---- DOCUMENT EXTRACT

Since the creation of the Affordable Care Act, commonly known as Obamacare, health insurance has been at the forefront of everyone’s mind, this is especially true this time of the year as many begin the process of looking for a new form of insurance for 2019. If you are one of many looking exploring your options on, here are a few things to keep in mind before the December 15th deadline.

1. Know Your Income

The first thing you’ll need to do is calculate your income. If your income is low enough, you or your children may already qualify for Medicaid. While Medicaid has strict eligibility guidelines that vary state to state, it would mean that you would no longer be eligible for private ACA plans. Also, your income also determines that tax credit you may have to lower your monthly premium.

2. What are the Different Types of Plans?

The different types of health insurance are not new. They include EPO, HMO, POS, and PPO. It’s important to keep the type of insurance in mind if you already have a family physician or specialist. For those who don’t know what these acronyms stand for, here is a quick break down.

-Exclusive Provider Organization or EPO is a care plan that only covers services from in-network providers unless it is an emergency.

-Health Maintenance Organization or HMO limits coverage to those who work for or contract with the HMO. This plan also generally does not cover out-of-network care except in emergencies.

--------

*PROBLEMS TO WORK ON*
1. By what date does the health insurance article say people should keep its points in mind?
2. Reproduce the health insurance article word for word from "Since the creation" to "December 15th deadline.".
3. Carry on writing the article on choosing ACA health insurance from the point where it stops.

---- DATA SECTION

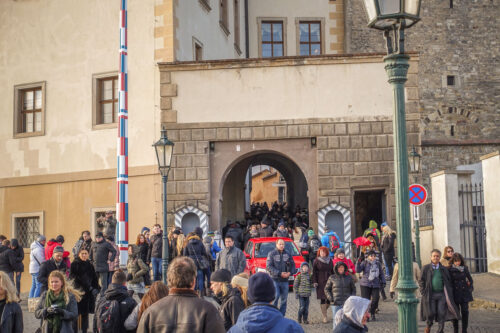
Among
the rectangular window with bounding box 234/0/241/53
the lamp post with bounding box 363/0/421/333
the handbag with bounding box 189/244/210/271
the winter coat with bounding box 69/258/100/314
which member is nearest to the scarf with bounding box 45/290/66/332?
the winter coat with bounding box 69/258/100/314

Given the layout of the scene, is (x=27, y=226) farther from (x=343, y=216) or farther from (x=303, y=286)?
(x=303, y=286)

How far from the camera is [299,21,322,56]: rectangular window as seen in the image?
33.1 m

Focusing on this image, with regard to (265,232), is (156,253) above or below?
below

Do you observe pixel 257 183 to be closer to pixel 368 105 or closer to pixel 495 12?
pixel 495 12

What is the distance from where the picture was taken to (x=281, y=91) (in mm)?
21609

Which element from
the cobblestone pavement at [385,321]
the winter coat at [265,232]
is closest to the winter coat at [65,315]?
the cobblestone pavement at [385,321]

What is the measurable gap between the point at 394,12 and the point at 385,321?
25.4ft

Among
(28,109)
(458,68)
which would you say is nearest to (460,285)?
(28,109)

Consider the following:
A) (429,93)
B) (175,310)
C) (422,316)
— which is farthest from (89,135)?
(429,93)

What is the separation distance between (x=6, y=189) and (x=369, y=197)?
526 inches

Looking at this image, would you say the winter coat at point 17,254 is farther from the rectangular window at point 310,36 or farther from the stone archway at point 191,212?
the rectangular window at point 310,36

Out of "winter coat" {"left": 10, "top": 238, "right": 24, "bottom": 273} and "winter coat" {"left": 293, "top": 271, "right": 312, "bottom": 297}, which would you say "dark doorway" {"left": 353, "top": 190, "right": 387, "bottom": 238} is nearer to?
"winter coat" {"left": 10, "top": 238, "right": 24, "bottom": 273}

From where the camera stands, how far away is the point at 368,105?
70.3 ft

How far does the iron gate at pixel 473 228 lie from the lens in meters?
18.8
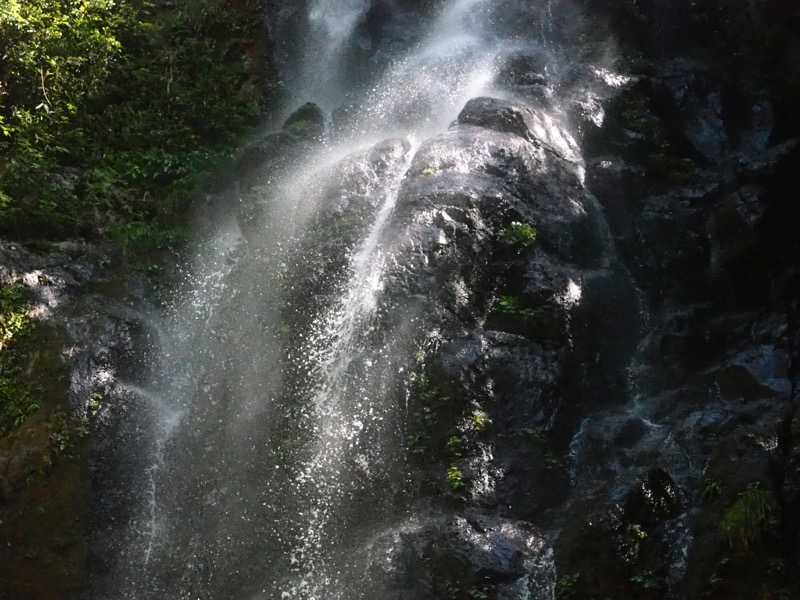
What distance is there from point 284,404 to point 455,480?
2.80 metres

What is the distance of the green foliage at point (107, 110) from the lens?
11812 mm

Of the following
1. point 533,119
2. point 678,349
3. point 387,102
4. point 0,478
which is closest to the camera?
point 0,478

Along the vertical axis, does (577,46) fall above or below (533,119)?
above

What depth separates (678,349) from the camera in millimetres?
10781

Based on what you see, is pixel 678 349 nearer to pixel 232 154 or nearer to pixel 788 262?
pixel 788 262

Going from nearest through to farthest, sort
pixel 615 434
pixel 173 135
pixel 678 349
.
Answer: pixel 615 434 → pixel 678 349 → pixel 173 135

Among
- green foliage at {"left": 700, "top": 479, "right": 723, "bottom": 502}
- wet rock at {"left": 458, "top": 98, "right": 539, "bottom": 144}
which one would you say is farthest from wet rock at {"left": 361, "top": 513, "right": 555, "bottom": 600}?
wet rock at {"left": 458, "top": 98, "right": 539, "bottom": 144}

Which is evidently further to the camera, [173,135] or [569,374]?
[173,135]

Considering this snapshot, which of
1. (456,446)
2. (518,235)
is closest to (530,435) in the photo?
(456,446)

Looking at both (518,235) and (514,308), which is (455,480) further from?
(518,235)

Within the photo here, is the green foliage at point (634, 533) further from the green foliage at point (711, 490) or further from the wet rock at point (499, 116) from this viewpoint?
the wet rock at point (499, 116)

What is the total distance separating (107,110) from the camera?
538 inches

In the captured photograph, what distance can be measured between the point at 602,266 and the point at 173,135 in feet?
30.3

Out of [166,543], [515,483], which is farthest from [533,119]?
[166,543]
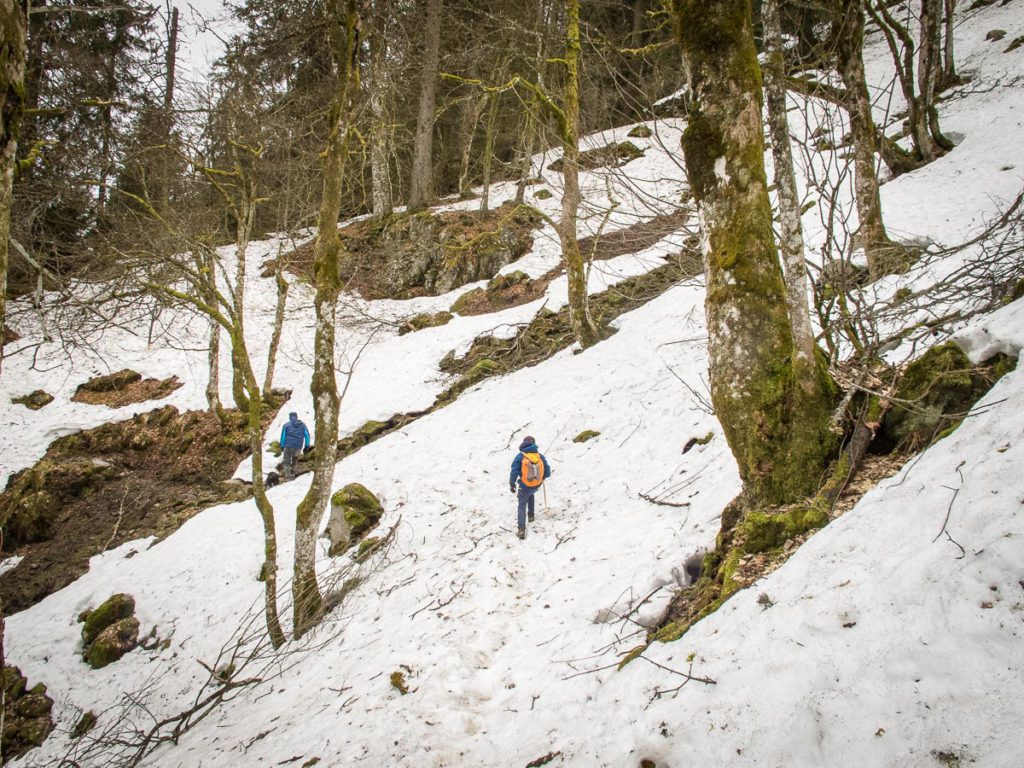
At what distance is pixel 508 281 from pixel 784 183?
491 inches

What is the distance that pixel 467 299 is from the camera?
52.1ft

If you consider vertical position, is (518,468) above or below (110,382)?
below

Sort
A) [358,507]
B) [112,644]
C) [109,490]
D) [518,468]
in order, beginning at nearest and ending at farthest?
[518,468] < [112,644] < [358,507] < [109,490]

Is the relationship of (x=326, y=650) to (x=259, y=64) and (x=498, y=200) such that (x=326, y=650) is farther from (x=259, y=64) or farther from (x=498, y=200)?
(x=498, y=200)

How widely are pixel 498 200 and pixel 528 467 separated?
18.2 meters

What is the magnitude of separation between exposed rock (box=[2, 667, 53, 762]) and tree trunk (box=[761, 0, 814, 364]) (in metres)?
9.55

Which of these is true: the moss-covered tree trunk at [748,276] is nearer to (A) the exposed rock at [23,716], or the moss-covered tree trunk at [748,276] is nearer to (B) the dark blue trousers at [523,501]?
(B) the dark blue trousers at [523,501]

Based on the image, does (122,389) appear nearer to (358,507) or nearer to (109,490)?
(109,490)

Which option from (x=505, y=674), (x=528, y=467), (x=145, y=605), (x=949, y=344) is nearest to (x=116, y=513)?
(x=145, y=605)

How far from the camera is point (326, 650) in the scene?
5266 mm

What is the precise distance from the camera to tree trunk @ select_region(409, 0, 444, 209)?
17.6 meters

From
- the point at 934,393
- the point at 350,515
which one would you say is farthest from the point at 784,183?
the point at 350,515

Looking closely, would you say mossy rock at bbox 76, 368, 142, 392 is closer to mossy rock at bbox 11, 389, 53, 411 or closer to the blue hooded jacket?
mossy rock at bbox 11, 389, 53, 411

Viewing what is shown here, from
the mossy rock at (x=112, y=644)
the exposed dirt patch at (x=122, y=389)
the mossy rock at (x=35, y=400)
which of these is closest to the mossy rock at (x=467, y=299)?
the exposed dirt patch at (x=122, y=389)
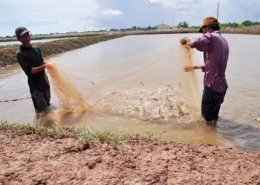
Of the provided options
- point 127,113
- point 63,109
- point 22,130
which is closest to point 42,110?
point 63,109

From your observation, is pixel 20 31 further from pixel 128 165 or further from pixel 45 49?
pixel 45 49

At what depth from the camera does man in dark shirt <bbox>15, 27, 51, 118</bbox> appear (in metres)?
5.10

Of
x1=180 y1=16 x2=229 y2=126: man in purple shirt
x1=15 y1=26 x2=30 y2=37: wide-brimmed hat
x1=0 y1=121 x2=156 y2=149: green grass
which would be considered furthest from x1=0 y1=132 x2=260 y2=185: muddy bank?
x1=15 y1=26 x2=30 y2=37: wide-brimmed hat

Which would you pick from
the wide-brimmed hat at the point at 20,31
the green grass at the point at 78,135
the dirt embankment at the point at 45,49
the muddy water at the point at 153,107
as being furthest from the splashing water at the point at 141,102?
the dirt embankment at the point at 45,49

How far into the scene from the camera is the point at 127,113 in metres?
5.87

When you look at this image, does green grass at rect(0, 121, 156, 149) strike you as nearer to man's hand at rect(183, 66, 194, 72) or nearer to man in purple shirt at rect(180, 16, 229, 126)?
man in purple shirt at rect(180, 16, 229, 126)

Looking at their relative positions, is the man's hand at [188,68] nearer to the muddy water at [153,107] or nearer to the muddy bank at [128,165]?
the muddy water at [153,107]

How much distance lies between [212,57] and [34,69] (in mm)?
3426

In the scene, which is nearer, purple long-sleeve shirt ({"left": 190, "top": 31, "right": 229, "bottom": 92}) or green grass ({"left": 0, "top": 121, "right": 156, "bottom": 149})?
green grass ({"left": 0, "top": 121, "right": 156, "bottom": 149})

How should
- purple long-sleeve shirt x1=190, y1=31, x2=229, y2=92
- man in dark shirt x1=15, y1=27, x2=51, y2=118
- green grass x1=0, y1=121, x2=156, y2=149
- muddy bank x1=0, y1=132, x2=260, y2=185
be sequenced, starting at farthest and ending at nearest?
man in dark shirt x1=15, y1=27, x2=51, y2=118 < purple long-sleeve shirt x1=190, y1=31, x2=229, y2=92 < green grass x1=0, y1=121, x2=156, y2=149 < muddy bank x1=0, y1=132, x2=260, y2=185

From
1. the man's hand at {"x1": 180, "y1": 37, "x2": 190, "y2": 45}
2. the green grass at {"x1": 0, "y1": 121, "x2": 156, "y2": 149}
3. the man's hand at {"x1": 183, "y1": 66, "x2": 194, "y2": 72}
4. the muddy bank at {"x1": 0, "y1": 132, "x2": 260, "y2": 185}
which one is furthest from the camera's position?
the man's hand at {"x1": 183, "y1": 66, "x2": 194, "y2": 72}

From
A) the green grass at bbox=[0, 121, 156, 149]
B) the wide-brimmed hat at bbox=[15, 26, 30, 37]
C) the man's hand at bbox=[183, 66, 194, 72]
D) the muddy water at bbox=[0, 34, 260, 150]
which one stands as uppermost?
the wide-brimmed hat at bbox=[15, 26, 30, 37]

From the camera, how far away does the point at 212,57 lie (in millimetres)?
4340

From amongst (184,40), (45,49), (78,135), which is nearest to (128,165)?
(78,135)
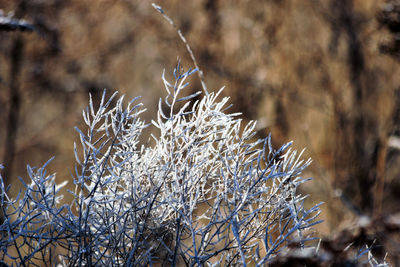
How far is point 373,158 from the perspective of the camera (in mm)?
2805

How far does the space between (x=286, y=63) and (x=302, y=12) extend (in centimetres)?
87

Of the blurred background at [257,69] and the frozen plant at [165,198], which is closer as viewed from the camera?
the frozen plant at [165,198]

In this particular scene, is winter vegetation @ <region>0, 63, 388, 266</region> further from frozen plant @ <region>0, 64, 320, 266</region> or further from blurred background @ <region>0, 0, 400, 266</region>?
blurred background @ <region>0, 0, 400, 266</region>

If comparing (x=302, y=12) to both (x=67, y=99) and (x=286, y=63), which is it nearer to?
(x=286, y=63)

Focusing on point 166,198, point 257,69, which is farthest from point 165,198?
point 257,69

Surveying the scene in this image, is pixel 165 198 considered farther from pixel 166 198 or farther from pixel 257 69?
pixel 257 69

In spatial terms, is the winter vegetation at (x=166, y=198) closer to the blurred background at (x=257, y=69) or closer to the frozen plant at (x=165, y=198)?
the frozen plant at (x=165, y=198)

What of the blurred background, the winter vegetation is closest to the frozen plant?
the winter vegetation

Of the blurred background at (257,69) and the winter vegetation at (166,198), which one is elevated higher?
the blurred background at (257,69)

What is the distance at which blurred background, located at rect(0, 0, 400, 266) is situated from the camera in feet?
9.76

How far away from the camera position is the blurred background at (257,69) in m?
2.97

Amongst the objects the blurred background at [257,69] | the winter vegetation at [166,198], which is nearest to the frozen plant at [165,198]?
the winter vegetation at [166,198]

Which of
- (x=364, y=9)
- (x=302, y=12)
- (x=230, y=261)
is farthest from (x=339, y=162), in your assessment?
(x=230, y=261)

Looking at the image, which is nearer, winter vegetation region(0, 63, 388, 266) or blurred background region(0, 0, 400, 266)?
winter vegetation region(0, 63, 388, 266)
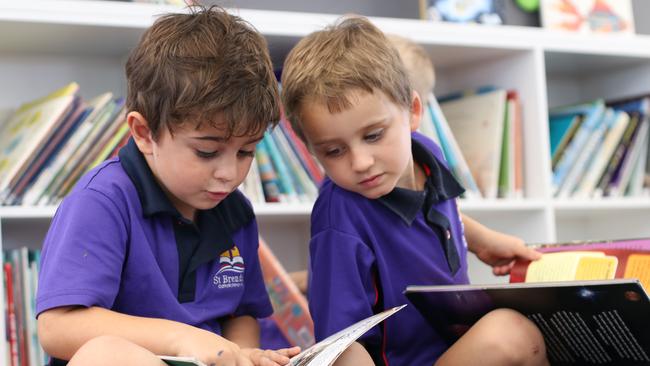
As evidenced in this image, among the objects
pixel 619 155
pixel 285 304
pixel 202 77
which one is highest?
pixel 202 77

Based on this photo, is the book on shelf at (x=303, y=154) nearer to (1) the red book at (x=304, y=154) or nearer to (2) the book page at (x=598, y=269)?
(1) the red book at (x=304, y=154)

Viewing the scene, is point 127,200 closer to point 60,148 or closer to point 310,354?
point 310,354

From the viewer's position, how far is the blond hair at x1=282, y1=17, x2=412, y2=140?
1242 millimetres

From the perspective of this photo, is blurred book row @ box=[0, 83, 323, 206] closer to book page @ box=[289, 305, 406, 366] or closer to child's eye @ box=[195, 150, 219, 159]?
child's eye @ box=[195, 150, 219, 159]

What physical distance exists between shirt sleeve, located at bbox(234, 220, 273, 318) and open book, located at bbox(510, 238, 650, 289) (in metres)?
0.44

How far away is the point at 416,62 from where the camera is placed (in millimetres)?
1816

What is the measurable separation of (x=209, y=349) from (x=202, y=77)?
342 mm

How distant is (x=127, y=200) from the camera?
1.15 m

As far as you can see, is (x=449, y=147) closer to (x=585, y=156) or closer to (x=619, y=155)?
(x=585, y=156)

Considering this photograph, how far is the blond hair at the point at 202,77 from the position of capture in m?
1.12

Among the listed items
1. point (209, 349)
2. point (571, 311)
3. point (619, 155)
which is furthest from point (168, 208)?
point (619, 155)

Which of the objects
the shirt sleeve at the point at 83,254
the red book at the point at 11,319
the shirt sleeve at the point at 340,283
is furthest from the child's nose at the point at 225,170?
the red book at the point at 11,319

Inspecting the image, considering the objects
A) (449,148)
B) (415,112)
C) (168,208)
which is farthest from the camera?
(449,148)

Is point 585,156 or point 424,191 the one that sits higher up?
point 424,191
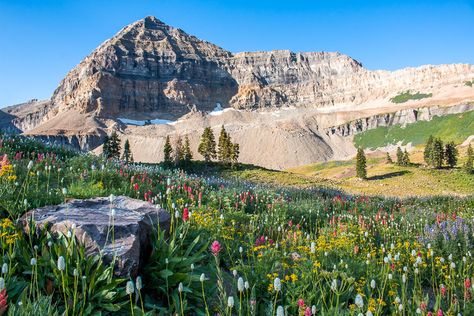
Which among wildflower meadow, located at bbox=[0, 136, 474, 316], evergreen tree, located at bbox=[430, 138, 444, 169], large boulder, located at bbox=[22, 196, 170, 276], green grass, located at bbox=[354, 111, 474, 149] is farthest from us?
green grass, located at bbox=[354, 111, 474, 149]

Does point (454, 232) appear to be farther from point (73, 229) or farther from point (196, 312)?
point (73, 229)

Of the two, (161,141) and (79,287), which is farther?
(161,141)

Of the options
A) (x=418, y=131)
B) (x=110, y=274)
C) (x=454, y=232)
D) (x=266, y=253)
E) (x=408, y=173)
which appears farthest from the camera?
(x=418, y=131)

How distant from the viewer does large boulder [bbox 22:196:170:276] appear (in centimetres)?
420

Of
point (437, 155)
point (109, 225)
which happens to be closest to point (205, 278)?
point (109, 225)

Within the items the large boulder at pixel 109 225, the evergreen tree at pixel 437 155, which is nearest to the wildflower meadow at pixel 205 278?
the large boulder at pixel 109 225

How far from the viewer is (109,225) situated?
4082 mm

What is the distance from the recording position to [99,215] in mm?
5027

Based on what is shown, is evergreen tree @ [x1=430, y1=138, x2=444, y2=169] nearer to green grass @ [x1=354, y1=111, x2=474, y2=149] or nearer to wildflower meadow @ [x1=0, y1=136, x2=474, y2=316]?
wildflower meadow @ [x1=0, y1=136, x2=474, y2=316]

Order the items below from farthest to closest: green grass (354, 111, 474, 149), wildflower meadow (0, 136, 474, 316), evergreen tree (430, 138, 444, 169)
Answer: green grass (354, 111, 474, 149) → evergreen tree (430, 138, 444, 169) → wildflower meadow (0, 136, 474, 316)

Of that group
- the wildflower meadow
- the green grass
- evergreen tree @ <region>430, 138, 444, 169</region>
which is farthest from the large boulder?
the green grass

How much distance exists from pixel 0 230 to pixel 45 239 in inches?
21.0

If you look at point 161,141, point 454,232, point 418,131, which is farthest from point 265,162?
point 454,232

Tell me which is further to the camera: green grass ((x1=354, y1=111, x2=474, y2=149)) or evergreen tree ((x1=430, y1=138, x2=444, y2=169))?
green grass ((x1=354, y1=111, x2=474, y2=149))
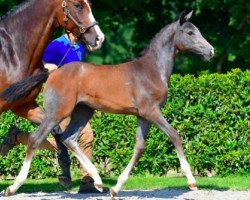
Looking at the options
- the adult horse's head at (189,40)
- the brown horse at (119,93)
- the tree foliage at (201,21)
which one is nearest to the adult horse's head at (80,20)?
the brown horse at (119,93)

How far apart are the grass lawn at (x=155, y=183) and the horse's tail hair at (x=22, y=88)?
1550 millimetres

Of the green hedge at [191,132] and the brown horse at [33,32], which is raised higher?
the brown horse at [33,32]

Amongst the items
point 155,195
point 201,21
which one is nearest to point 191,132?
point 155,195

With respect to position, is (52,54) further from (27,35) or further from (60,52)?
(27,35)

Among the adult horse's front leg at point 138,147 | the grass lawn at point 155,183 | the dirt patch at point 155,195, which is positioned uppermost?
the adult horse's front leg at point 138,147

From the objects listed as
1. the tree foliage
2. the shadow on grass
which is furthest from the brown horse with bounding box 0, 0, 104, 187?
the tree foliage

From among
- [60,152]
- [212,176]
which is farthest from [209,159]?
[60,152]

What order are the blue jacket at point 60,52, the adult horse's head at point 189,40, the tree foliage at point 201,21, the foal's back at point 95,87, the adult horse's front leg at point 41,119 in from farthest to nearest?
the tree foliage at point 201,21
the blue jacket at point 60,52
the adult horse's front leg at point 41,119
the adult horse's head at point 189,40
the foal's back at point 95,87

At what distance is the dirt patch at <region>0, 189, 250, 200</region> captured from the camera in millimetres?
8898

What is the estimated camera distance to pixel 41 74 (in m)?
8.84

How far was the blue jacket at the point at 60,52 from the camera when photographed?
9.64 meters

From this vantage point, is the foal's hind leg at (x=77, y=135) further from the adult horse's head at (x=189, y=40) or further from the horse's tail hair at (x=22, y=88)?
the adult horse's head at (x=189, y=40)

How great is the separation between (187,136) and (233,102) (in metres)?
0.79

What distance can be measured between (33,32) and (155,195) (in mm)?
2262
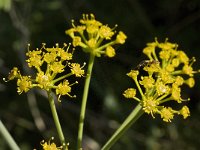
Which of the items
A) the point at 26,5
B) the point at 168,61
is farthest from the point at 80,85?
the point at 168,61

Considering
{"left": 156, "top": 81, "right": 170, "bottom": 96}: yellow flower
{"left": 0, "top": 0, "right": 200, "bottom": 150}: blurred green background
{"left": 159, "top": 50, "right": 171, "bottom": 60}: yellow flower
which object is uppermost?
{"left": 0, "top": 0, "right": 200, "bottom": 150}: blurred green background

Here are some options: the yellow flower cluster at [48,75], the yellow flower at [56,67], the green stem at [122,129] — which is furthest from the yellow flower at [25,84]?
the green stem at [122,129]

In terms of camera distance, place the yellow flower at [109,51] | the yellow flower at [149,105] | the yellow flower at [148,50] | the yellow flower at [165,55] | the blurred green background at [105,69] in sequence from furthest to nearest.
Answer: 1. the blurred green background at [105,69]
2. the yellow flower at [148,50]
3. the yellow flower at [165,55]
4. the yellow flower at [109,51]
5. the yellow flower at [149,105]

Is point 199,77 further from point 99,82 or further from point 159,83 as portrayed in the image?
point 159,83

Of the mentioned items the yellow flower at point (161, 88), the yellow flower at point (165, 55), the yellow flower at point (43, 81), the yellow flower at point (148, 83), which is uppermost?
the yellow flower at point (43, 81)

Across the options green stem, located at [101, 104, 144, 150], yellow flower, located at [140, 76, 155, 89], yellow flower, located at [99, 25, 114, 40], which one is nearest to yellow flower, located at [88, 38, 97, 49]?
yellow flower, located at [99, 25, 114, 40]

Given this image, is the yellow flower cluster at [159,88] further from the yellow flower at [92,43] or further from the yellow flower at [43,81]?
the yellow flower at [43,81]

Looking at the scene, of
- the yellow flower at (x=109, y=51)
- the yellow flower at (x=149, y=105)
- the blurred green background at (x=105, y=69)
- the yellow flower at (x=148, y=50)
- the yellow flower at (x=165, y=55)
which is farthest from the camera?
the blurred green background at (x=105, y=69)

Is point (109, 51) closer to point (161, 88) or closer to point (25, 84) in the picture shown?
point (161, 88)

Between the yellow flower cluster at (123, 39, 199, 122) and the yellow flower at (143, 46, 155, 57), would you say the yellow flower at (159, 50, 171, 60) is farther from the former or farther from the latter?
the yellow flower at (143, 46, 155, 57)
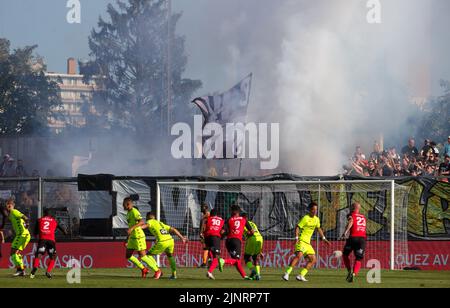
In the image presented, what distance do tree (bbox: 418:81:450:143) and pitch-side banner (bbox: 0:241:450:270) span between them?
1114 inches

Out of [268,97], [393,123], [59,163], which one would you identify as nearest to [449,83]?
[393,123]

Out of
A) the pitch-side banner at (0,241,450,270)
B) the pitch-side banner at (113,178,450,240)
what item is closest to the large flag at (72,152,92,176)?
the pitch-side banner at (0,241,450,270)

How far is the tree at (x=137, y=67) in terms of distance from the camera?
58.8 meters

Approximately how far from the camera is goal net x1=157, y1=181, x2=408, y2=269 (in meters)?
32.9

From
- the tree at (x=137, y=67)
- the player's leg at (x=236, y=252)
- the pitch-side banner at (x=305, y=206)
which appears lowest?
the player's leg at (x=236, y=252)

--------

*EXPECTED OUTPUTS*
1. The December 15th deadline.

2.
Since the creation of the Affordable Care Act, commonly known as Obamacare, health insurance has been at the forefront of everyone’s mind, this is especially true this time of the year as many begin the process of looking for a new form of insurance for 2019. If you are one of many looking exploring your options on, here are a few things to keep in mind before the December 15th deadline.

3.
-Point of Service or POS has lower fees for doctors and hospitals in the plan’s network. It also requires that you have a referral from your primary physician to see a specialist.

-Preferred Provider Organization or PPO is similar to POS where you pay less for in-network providers. However, you do not need a referral for out-of-network providers. Instead, you must pay an extra fee.

3. Keep the Deductible in Mind

The deductible is something not every person thinks about their insurance despite how much it impacts the cost of health. Many deductibles on the affordable plans listed on can be as high as $7000, meaning you will still be paying out of pocket for most medical expenses. A large deductible and small premium are better for people who typically spend a lot on care since their costs would significantly decrease after meeting the deductible. However, it’s terrible for those who don’t spend much money yearly for care but also don’t want to pay a lot on monthly premiums.